Text provided
----------------
After content validity was assessed, the resulting 108-item survey was pilot-tested in a sample of 166 parents from four preschools outside of the study population. Items were retained if they exhibited good psychometric properties as suggested by item characteristics, item–scale correlations and internal consistency reliability. The resulting baseline survey consisted of 59 items. In an attempt to minimize response set bias, when possible, items representing the same construct were not placed next to each other in the format of the survey. For example, the common response scale format shared by the expectancy, norms and impediment items enabled the research team to mix these items. Likewise, items addressing sunscreen use and sun avoidance were alternated when possible.
Responses to the items dealing with the psychosocial scales of norms, expectancies and impediments were based on a five-point Likert scale ranging from strongly disagree to strongly agree. Responses to items on the self-efficacy scale ranged from not at all confident to extremely confident. Items assessing sunscreen-use and sun-avoidance behavior were constructed with a five-point Likert scale response format, from always to never. The sunscreen-use scale consisted of six items regarding application and reapplication of sunscreen to children. Sample items included, ‘I reapply sunscreen to my child every 1.5–2 hours after he/she has gone outside’ and ‘I take sunscreen with us when we go to the park, the zoo, and other outdoor places’. The sun-avoidance model was conceptualized to be more general because the items hypothesized to be related to the various psychosocial factors assessed a variety of behaviors, such as limiting time outside during peak sun hours, using protective clothing, and using shade. Thus, the sun-avoidance behavioral scale consisted of five items regarding strategies such as wearing of protective clothing and setting up shaded areas. Sample items included, ‘My child wears a hat or cap when he/she goes outside’ and ‘I take canopies or umbrellas along on outdoor activities so that I can set up shaded areas’.
----------------
(Source data)
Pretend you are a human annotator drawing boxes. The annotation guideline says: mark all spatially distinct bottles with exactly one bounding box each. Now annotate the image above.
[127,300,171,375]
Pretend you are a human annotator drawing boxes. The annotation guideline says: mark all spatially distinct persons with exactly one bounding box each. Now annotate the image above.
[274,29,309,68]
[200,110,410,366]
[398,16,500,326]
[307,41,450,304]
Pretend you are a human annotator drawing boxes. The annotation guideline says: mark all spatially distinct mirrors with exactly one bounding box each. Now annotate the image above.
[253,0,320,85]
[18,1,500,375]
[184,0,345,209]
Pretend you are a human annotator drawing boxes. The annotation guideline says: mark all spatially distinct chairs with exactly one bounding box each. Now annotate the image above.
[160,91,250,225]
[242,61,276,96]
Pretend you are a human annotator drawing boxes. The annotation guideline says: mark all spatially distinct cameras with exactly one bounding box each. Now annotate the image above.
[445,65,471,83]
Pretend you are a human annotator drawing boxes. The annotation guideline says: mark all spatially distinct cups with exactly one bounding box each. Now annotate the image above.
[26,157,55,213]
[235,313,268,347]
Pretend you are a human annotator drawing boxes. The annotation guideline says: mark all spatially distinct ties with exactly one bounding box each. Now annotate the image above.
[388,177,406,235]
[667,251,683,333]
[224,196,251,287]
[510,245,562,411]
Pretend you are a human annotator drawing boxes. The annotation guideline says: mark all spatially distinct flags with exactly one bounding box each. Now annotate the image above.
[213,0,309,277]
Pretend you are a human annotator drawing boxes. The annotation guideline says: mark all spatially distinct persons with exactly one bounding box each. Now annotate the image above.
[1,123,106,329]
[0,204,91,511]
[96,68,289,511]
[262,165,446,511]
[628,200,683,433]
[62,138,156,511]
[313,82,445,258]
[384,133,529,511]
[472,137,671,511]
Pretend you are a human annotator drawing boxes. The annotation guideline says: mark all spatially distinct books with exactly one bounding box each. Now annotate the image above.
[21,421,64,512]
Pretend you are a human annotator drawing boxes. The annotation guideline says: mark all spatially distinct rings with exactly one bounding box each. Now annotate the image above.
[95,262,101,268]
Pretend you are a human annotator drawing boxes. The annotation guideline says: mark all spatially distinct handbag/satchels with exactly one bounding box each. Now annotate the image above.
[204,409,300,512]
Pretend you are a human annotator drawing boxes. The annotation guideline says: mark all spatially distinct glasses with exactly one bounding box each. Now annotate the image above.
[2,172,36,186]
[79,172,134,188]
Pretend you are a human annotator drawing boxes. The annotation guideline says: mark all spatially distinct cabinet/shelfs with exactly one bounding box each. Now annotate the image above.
----------------
Work request A
According to the sun-protection survey text, how many parents took part in the pilot test, and where were they drawn from?
Work request B
In the sun-protection survey text, why were items representing the same construct kept apart in the survey, and what made it possible to mix the expectancy, norms and impediment items?
Work request C
Carry on the sun-protection survey text from its last sentence.
The records are separate material and are not part of the sun-protection survey text.

Response A
166 parents from four preschools outside of the study population.

Response B
Items representing the same construct were kept apart to minimize response set bias. The expectancy, norms and impediment items could be mixed because they shared a common response scale format.

Response C
Conceptual models
The confirmatory factor analytic models were based primarily on theory, although focus groups and pilot testing were conducted to examine the meaningfulness of particular items. Because we grounded scale development in SCT, we could specify the factor structure consistent with this theory (e.g. self-efficacy, impediments, norms and expectancies considered as distinct constructs) and proceed with confirmatory factor analysis. The conceptual models of the baseline survey instrument are presented in Figures 1 and 2. The items hypothesized to measure each of the constructs are included in rectangular boxes and connected to the related construct by a single arrow. Because the psychosocial factors are clustered around specific sun-protection behaviors, it was hypothesized that the factors would be correlated to each other, as represented by the double arrows.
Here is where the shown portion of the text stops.